### Tarefas a realizar
1: Reproduza fielmente o trecho da reportagem sobre o sistema prisional que se inicia nas palavras "O anexo feito" e vai até "com o celular.".
2: Reescreva em forma de lista o parágrafo da reportagem sobre o sistema prisional iniciado por "O anexo feito de sobras de contêineres", preservando seus fatos principais.

Sistema prisional avança no controverso caminho da privatização

Do Sul ao Norte do País multiplicam-se os projetos para entregar a administração das cadeias a empresas especializadas

Por Thais Reis Oliveira

Quando os detentos isolados no Bloco A do Centro de Recuperação Regional de Altamira irromperam em direção aos pavilhões vizinhos, não havia reação possível. Rendidos os dois carcereiros que liberaram as “trancas” para o café da manhã, eles chegaram sem esforço a onde estavam os inimigos ligados ao Comando Vermelho.

O anexo feito de sobras de contêineres logo incandesceu. Resultado: 41 carbonizados. Outros 16 que tentaram escapar foram decapitados. Naquela manhã estavam no local menos de um terço dos 33 funcionários que lá trabalham. Com a intermediação da polícia, a dupla feita refém foi liberada horas depois. Aos demais, restou fugir e registrar a tragédia com o celular.

Mesmo que todos os agentes estivessem no local, seriam insuficientes para lidar com o conflito. O total de 33 servidores é menos da metade do considerado necessário para cuidar dos 343 internos do presídio, construído para abrigar não mais que 163 almas. As vagas para trabalhar em Altamira eram preenchidas por indicações políticas – até então, o Pará jamais havia nomeado concursados para agentes penitenciários. Além disso, muitos dos profissionais eram novatos. É o que diz a Irmã Petra Pfaller, coordenadora nacional da Pastoral Carcerária, que voou até o local para vistoriar o presídio e oferecer amparo às famílias das vítimas. “Eles dizem que não sabiam da rebelião. Como não sabiam, se os parentes disseram para nós que receberam informações nas visitas anteriores?”, pergunta. Por falta de ação efetiva, a cadeia paraense engrossou as estatísticas da mais dramática das “jabuticabas” brasileiras: não conseguir manter vivos e em ordem os que vivem trancafiados sob a guarda do Estado.

### Informações extraídas
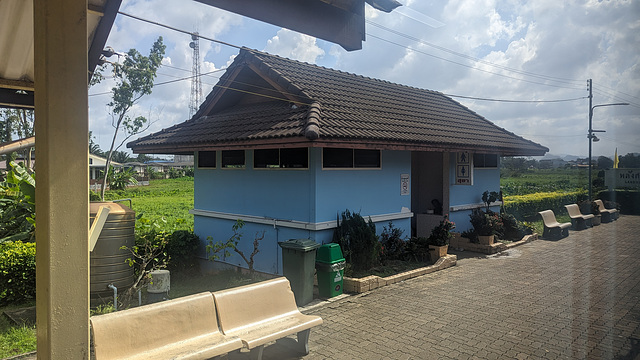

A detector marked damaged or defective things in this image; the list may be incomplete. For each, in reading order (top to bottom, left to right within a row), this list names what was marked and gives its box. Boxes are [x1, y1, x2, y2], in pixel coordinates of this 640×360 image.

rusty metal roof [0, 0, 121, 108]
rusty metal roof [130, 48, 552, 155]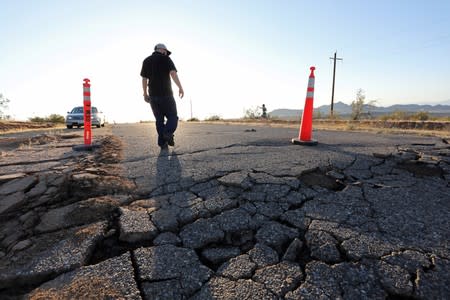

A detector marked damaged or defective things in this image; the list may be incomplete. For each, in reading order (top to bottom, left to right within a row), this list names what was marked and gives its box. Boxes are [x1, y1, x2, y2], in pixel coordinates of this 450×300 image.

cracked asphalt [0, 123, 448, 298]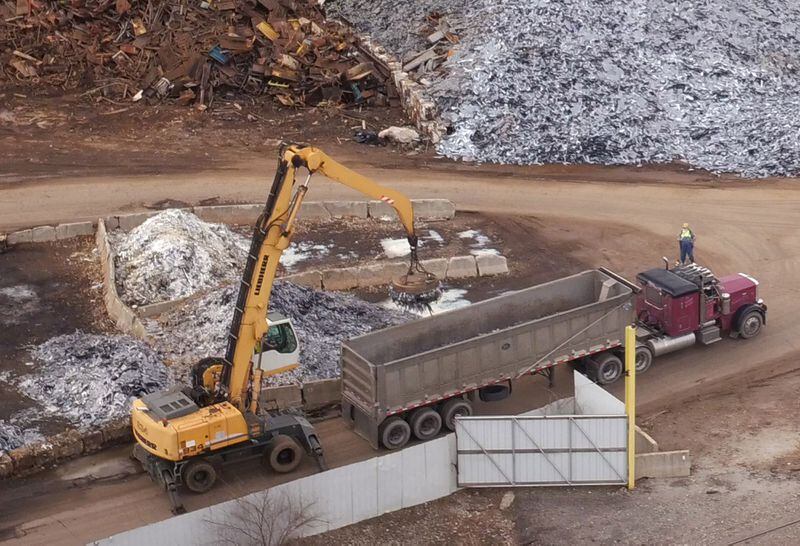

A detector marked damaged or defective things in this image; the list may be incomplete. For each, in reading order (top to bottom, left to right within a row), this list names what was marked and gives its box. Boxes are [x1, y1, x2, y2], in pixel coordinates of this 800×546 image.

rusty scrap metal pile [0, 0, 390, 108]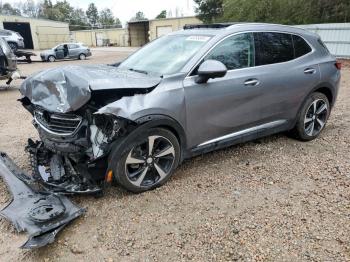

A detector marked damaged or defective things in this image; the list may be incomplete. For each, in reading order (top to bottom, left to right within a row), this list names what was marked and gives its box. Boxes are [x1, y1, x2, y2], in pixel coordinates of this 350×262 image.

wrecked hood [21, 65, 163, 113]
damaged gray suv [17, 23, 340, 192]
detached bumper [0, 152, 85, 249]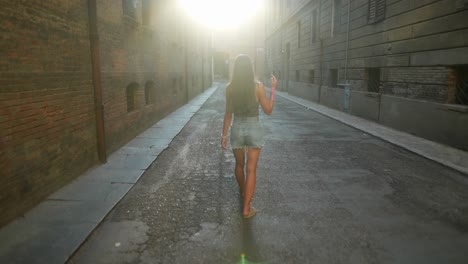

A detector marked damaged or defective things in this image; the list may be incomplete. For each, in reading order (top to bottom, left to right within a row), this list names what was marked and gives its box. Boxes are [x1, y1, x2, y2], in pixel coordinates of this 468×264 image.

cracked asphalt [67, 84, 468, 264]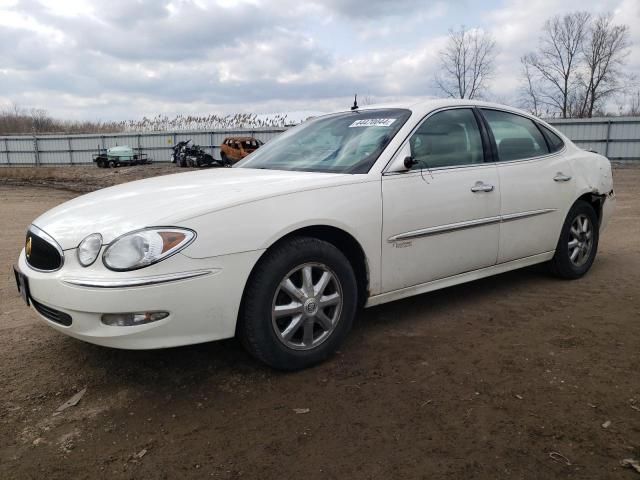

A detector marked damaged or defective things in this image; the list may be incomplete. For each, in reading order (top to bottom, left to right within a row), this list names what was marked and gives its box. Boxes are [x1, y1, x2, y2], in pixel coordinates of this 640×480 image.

### Respostas dos exercícios
1:
O anexo feito de sobras de contêineres logo incandesceu. Resultado: 41 carbonizados. Outros 16 que tentaram escapar foram decapitados. Naquela manhã estavam no local menos de um terço dos 33 funcionários que lá trabalham. Com a intermediação da polícia, a dupla feita refém foi liberada horas depois. Aos demais, restou fugir e registrar a tragédia com o celular.

2:
- O anexo, feito de sobras de contêineres, logo pegou fogo.
- 41 pessoas morreram carbonizadas, e outras 16, que tentaram escapar, foram decapitadas.
- Naquela manhã, estavam no local menos de um terço dos 33 funcionários que lá trabalham.
- Com a intermediação da polícia, a dupla feita refém foi liberada horas depois.
- Aos demais restou fugir e registrar a tragédia com o celular.